Mar 3, 2014

Dear P—

Hi. I'm now remembering that small place where you took me for hot chocolate, that was when the mall was being put up. Your sister was very angry, the people had never been so organized (not even after the earthquake, she remarked), but the mayor would not listen to reason.

I'm not sure if the place yet stands. The mall must have killed it. Killed, or absorbed. I'll try to recall the name, later, search for it online. Right after posting this. Swiss? Swiss something?

I remember the following morning, breakfast at your house, and how, when you gave me my cup of hot water, I chose a packet of hot chocolate from your mother's favored stash. I knew that my shamelessness didn't go unnoticed when we returned for merienda. The stash was nowhere to be found.

What came next was the worst, most awkward coffee of my life.

I imagine the stash still there, somewhere, maybe your mother forgot where she hid it, the rubber band more brittle now than before, but only a bit so it's holding, after all these years, your child, my children, their innumerable glasses of milk. I want your son to find that stash and play with it, to tear those packets open and sprinkle the powder over the orchids, or maybe mix the contents in a pail and leave it out in the sun where evaporation will work its science, bless that hill with a shower of chocolate.
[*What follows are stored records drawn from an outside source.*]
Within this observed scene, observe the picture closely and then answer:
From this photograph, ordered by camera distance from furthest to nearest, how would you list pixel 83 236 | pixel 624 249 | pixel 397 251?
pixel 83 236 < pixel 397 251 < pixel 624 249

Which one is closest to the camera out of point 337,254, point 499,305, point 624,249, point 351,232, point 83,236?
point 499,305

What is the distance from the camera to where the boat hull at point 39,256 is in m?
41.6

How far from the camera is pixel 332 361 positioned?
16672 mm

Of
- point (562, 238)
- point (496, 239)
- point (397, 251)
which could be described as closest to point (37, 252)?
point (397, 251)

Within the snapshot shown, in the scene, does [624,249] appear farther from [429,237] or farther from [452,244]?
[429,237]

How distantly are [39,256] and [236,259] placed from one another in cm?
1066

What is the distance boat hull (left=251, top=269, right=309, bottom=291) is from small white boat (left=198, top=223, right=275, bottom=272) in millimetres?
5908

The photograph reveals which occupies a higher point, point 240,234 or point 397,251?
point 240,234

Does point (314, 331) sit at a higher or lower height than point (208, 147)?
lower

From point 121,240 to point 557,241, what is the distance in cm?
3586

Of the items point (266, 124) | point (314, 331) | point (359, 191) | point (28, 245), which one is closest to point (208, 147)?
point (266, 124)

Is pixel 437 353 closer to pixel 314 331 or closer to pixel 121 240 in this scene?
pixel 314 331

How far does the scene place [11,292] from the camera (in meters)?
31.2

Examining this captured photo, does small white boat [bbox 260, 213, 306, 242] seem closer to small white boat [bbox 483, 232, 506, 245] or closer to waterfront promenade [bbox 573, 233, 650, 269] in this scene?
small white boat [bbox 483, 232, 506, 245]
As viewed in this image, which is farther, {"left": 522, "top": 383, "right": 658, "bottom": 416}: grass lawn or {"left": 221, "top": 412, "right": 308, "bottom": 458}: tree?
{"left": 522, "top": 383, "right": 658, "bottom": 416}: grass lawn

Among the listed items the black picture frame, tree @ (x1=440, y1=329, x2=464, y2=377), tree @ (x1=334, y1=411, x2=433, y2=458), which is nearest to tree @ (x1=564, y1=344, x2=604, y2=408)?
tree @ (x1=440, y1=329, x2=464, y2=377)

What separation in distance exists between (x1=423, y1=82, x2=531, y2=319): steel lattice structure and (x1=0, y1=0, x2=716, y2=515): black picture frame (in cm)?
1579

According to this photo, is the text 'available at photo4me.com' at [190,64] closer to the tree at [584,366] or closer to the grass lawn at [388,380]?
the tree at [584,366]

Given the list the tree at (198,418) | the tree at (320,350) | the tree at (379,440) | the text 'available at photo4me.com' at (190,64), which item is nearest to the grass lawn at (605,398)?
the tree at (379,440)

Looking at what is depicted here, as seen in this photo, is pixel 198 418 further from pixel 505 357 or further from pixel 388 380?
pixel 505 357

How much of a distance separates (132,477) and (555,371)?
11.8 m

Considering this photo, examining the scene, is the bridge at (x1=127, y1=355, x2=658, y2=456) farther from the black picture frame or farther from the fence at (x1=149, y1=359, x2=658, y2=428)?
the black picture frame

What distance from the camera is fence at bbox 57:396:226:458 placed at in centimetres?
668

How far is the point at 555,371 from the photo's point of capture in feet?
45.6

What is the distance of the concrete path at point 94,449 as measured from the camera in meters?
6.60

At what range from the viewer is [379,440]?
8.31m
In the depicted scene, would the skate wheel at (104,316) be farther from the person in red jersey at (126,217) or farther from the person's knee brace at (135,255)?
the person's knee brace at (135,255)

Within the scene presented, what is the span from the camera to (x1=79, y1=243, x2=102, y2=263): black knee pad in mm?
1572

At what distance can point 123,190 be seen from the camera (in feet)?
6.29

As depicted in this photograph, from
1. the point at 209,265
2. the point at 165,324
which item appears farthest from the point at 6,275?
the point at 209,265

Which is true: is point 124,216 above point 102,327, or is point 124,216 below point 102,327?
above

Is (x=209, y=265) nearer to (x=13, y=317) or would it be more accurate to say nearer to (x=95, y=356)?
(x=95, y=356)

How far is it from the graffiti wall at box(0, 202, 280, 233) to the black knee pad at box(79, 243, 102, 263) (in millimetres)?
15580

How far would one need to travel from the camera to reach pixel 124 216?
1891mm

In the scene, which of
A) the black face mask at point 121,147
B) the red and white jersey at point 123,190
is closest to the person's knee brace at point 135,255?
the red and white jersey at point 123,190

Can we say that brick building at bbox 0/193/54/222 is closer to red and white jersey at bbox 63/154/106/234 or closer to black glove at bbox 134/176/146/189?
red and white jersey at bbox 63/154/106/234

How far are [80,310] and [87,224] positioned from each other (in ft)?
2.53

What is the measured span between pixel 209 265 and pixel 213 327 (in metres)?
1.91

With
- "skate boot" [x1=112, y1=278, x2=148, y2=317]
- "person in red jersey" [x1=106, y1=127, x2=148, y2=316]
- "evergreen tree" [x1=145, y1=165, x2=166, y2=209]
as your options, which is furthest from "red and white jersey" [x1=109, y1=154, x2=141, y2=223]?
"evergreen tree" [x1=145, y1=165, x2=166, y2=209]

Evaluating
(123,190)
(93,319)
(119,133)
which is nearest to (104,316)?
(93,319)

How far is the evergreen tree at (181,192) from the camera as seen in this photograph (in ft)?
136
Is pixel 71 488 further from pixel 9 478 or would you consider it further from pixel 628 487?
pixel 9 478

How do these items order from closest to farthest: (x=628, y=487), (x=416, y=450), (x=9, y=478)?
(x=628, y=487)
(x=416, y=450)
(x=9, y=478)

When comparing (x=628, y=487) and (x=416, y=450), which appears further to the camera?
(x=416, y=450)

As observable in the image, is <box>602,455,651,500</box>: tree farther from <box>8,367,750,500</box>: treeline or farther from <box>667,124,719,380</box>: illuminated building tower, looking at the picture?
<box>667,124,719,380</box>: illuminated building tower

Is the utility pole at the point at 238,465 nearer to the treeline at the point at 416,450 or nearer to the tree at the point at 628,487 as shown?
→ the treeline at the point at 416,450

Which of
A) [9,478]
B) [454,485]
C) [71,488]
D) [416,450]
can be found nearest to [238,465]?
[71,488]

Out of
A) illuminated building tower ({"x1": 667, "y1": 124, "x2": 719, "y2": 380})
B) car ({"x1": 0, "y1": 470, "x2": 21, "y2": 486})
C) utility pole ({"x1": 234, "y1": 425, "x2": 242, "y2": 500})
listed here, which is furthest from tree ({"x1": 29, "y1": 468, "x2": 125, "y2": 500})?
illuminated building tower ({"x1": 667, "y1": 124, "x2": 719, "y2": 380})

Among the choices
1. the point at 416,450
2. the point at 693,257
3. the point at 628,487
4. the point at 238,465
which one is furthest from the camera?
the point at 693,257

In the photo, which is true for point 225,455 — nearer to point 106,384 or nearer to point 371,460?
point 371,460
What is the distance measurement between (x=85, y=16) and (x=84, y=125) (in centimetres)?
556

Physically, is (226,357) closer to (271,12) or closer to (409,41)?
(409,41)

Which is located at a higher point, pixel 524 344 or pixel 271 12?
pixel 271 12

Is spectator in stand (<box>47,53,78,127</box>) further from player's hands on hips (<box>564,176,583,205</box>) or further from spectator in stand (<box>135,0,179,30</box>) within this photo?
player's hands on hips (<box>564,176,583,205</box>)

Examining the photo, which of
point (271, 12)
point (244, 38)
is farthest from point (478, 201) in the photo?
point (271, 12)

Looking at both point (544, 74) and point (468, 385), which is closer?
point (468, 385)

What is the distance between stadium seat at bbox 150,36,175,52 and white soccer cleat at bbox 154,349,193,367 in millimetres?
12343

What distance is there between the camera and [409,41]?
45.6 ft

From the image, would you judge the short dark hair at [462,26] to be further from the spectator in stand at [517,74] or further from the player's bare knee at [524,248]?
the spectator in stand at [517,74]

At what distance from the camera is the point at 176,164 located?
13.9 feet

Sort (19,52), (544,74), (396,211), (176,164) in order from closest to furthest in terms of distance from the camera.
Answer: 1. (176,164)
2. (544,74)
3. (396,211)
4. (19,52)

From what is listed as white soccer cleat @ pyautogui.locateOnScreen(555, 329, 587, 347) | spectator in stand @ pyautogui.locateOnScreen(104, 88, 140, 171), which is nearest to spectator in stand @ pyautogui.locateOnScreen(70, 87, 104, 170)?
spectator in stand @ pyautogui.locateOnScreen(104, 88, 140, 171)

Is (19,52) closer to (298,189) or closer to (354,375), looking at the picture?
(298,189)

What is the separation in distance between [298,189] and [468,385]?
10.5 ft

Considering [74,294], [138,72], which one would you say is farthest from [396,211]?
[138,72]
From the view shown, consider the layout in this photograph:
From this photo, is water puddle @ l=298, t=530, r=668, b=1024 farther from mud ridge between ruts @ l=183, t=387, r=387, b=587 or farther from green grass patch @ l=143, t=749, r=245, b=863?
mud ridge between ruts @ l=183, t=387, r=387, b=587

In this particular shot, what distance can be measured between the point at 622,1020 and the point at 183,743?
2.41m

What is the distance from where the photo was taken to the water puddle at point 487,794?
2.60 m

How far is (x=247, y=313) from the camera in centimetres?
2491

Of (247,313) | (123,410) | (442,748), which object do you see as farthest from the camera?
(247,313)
Maybe someday he'll knock on my door and ask if I remember blogging letters to you. I hope by then I'd have the sense to ask: Did you pay her a visit before you came here? If he says no, I'll give him some money, small talk, some mixture of thank you and sorry, though I don't have any reason to apologize to him. All I ever did was take the two plastic cups he handed me (juice, cookies) at the chapel, back when he was four or five.

I hope he'll say yes, yes he passed by on his way here, said some words. I'd sit him down, cook for him. Because it must have been a long day, on the road. Because I never did cook anything for you, my friend.